INPUT DATA below:
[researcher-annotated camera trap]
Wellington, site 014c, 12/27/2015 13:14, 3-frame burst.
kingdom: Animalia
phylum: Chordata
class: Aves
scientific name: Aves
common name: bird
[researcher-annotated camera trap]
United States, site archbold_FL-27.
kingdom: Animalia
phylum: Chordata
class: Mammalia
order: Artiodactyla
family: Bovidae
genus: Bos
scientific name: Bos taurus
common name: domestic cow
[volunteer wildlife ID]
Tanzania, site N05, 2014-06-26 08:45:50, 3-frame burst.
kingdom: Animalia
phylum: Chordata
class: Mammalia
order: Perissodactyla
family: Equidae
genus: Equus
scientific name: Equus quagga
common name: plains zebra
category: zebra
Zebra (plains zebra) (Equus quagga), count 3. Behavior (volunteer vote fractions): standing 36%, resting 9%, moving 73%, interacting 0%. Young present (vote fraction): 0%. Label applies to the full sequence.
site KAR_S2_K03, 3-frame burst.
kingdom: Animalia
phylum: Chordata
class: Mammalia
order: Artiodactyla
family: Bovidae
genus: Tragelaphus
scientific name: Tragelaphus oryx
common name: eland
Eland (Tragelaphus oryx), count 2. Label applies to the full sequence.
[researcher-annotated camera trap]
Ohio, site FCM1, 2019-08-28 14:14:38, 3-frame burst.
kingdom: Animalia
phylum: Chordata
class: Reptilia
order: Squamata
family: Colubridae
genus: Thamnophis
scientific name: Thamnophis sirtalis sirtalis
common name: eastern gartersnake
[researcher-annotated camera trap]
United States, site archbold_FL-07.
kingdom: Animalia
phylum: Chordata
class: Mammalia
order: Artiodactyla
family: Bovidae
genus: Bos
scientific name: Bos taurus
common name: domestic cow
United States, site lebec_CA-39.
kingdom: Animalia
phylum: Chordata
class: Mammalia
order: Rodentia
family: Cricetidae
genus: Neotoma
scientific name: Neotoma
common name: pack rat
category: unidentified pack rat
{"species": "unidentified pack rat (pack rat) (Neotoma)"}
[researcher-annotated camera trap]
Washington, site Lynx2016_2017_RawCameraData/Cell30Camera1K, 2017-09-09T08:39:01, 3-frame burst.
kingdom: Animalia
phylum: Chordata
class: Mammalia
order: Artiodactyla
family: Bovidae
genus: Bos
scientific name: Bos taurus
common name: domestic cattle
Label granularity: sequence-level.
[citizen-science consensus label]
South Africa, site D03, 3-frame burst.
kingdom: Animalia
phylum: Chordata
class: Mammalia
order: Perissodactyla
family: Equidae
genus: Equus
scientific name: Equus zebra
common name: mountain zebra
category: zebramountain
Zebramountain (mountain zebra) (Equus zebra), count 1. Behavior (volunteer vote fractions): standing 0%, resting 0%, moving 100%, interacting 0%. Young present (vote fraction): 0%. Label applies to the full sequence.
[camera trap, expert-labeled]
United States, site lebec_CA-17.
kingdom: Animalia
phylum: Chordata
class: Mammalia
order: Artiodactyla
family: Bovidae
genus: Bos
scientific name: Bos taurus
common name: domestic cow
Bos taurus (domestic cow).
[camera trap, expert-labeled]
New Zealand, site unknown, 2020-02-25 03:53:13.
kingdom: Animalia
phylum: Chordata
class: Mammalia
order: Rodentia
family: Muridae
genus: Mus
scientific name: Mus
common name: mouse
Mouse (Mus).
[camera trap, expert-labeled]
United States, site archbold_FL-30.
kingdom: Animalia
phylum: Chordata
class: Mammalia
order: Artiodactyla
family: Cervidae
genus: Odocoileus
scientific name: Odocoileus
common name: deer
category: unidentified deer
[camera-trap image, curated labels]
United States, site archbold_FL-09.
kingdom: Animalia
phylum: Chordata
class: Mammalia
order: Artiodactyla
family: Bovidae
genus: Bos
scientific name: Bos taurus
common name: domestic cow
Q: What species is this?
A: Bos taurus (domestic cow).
End of INPUT DATA.
▶ _REQUIRED ACTION_: Restate the entire listing verbatim.

▶ _ANSWER AREA_:
[researcher-annotated camera trap]
Wellington, site 014c, 12/27/2015 13:14, 3-frame burst.
kingdom: Animalia
phylum: Chordata
class: Aves
scientific name: Aves
common name: bird
[researcher-annotated camera trap]
United States, site archbold_FL-27.
kingdom: Animalia
phylum: Chordata
class: Mammalia
order: Artiodactyla
family: Bovidae
genus: Bos
scientific name: Bos taurus
common name: domestic cow
[volunteer wildlife ID]
Tanzania, site N05, 2014-06-26 08:45:50, 3-frame burst.
kingdom: Animalia
phylum: Chordata
class: Mammalia
order: Perissodactyla
family: Equidae
genus: Equus
scientific name: Equus quagga
common name: plains zebra
category: zebra
Zebra (plains zebra) (Equus quagga), count 3. Behavior (volunteer vote fractions): standing 36%, resting 9%, moving 73%, interacting 0%. Young present (vote fraction): 0%. Label applies to the full sequence.
site KAR_S2_K03, 3-frame burst.
kingdom: Animalia
phylum: Chordata
class: Mammalia
order: Artiodactyla
family: Bovidae
genus: Tragelaphus
scientific name: Tragelaphus oryx
common name: eland
Eland (Tragelaphus oryx), count 2. Label applies to the full sequence.
[researcher-annotated camera trap]
Ohio, site FCM1, 2019-08-28 14:14:38, 3-frame burst.
kingdom: Animalia
phylum: Chordata
class: Reptilia
order: Squamata
family: Colubridae
genus: Thamnophis
scientific name: Thamnophis sirtalis sirtalis
common name: eastern gartersnake
[researcher-annotated camera trap]
United States, site archbold_FL-07.
kingdom: Animalia
phylum: Chordata
class: Mammalia
order: Artiodactyla
family: Bovidae
genus: Bos
scientific name: Bos taurus
common name: domestic cow
United States, site lebec_CA-39.
kingdom: Animalia
phylum: Chordata
class: Mammalia
order: Rodentia
family: Cricetidae
genus: Neotoma
scientific name: Neotoma
common name: pack rat
category: unidentified pack rat
{"species": "unidentified pack rat (pack rat) (Neotoma)"}
[researcher-annotated camera trap]
Washington, site Lynx2016_2017_RawCameraData/Cell30Camera1K, 2017-09-09T08:39:01, 3-frame burst.
kingdom: Animalia
phylum: Chordata
class: Mammalia
order: Artiodactyla
family: Bovidae
genus: Bos
scientific name: Bos taurus
common name: domestic cattle
Label granularity: sequence-level.
[citizen-science consensus label]
South Africa, site D03, 3-frame burst.
kingdom: Animalia
phylum: Chordata
class: Mammalia
order: Perissodactyla
family: Equidae
genus: Equus
scientific name: Equus zebra
common name: mountain zebra
category: zebramountain
Zebramountain (mountain zebra) (Equus zebra), count 1. Behavior (volunteer vote fractions): standing 0%, resting 0%, moving 100%, interacting 0%. Young present (vote fraction): 0%. Label applies to the full sequence.
[camera trap, expert-labeled]
United States, site lebec_CA-17.
kingdom: Animalia
phylum: Chordata
class: Mammalia
order: Artiodactyla
family: Bovidae
genus: Bos
scientific name: Bos taurus
common name: domestic cow
Bos taurus (domestic cow).
[camera trap, expert-labeled]
New Zealand, site unknown, 2020-02-25 03:53:13.
kingdom: Animalia
phylum: Chordata
class: Mammalia
order: Rodentia
family: Muridae
genus: Mus
scientific name: Mus
common name: mouse
Mouse (Mus).
[camera trap, expert-labeled]
United States, site archbold_FL-30.
kingdom: Animalia
phylum: Chordata
class: Mammalia
order: Artiodactyla
family: Cervidae
genus: Odocoileus
scientific name: Odocoileus
common name: deer
category: unidentified deer
[camera-trap image, curated labels]
United States, site archbold_FL-09.
kingdom: Animalia
phylum: Chordata
class: Mammalia
order: Artiodactyla
family: Bovidae
genus: Bos
scientific name: Bos taurus
common name: domestic cow
Q: What species is this?
A: Bos taurus (domestic cow).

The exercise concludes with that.